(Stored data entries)

———

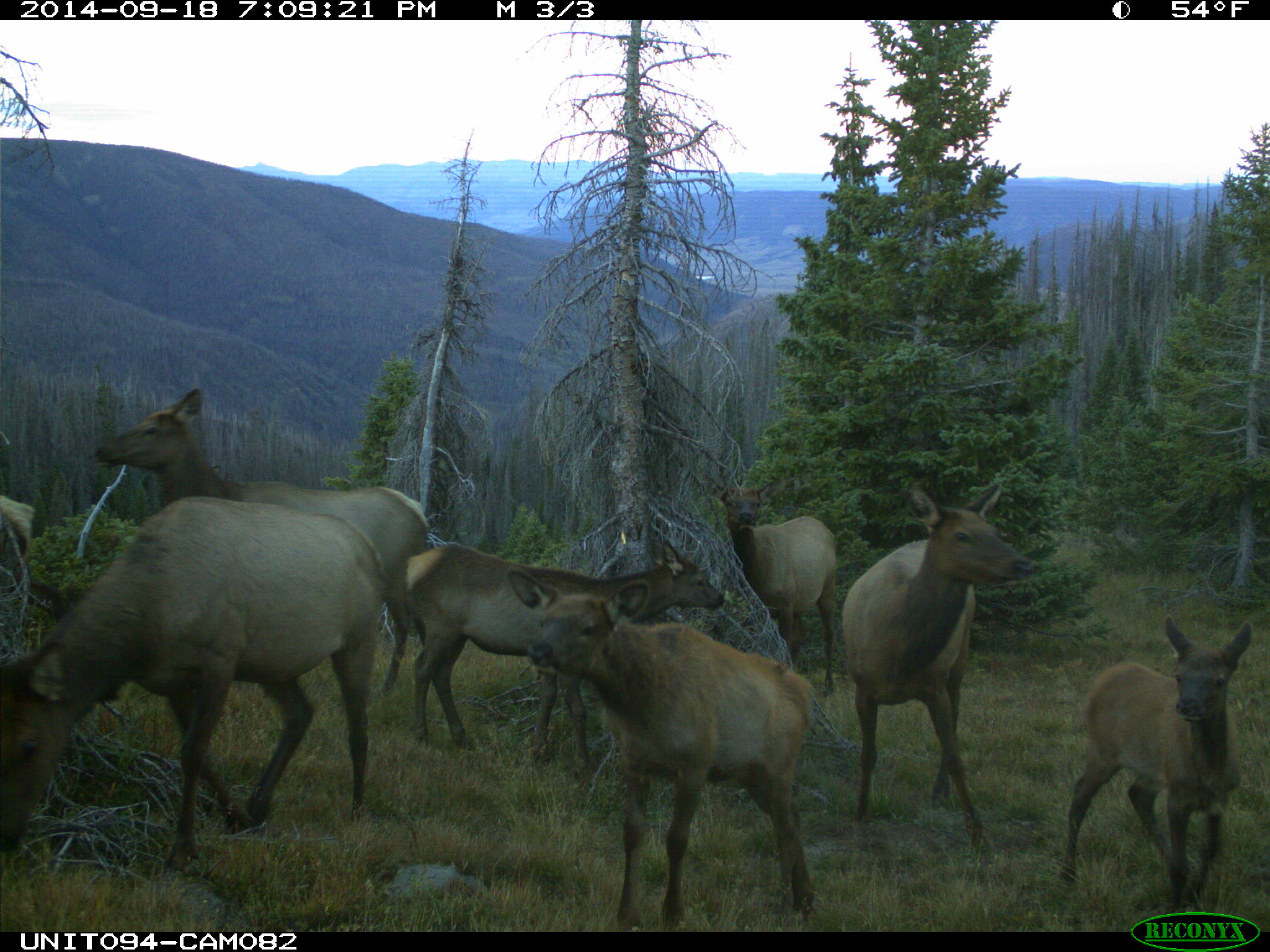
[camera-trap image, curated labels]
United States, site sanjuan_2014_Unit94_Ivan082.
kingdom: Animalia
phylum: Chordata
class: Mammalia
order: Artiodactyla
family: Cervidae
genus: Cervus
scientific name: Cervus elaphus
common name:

———

## Task to complete
Transcribe every line of the records exactly. Pictures do not belong in the copy.

## Answer section
[camera-trap image, curated labels]
United States, site sanjuan_2014_Unit94_Ivan082.
kingdom: Animalia
phylum: Chordata
class: Mammalia
order: Artiodactyla
family: Cervidae
genus: Cervus
scientific name: Cervus elaphus
common name:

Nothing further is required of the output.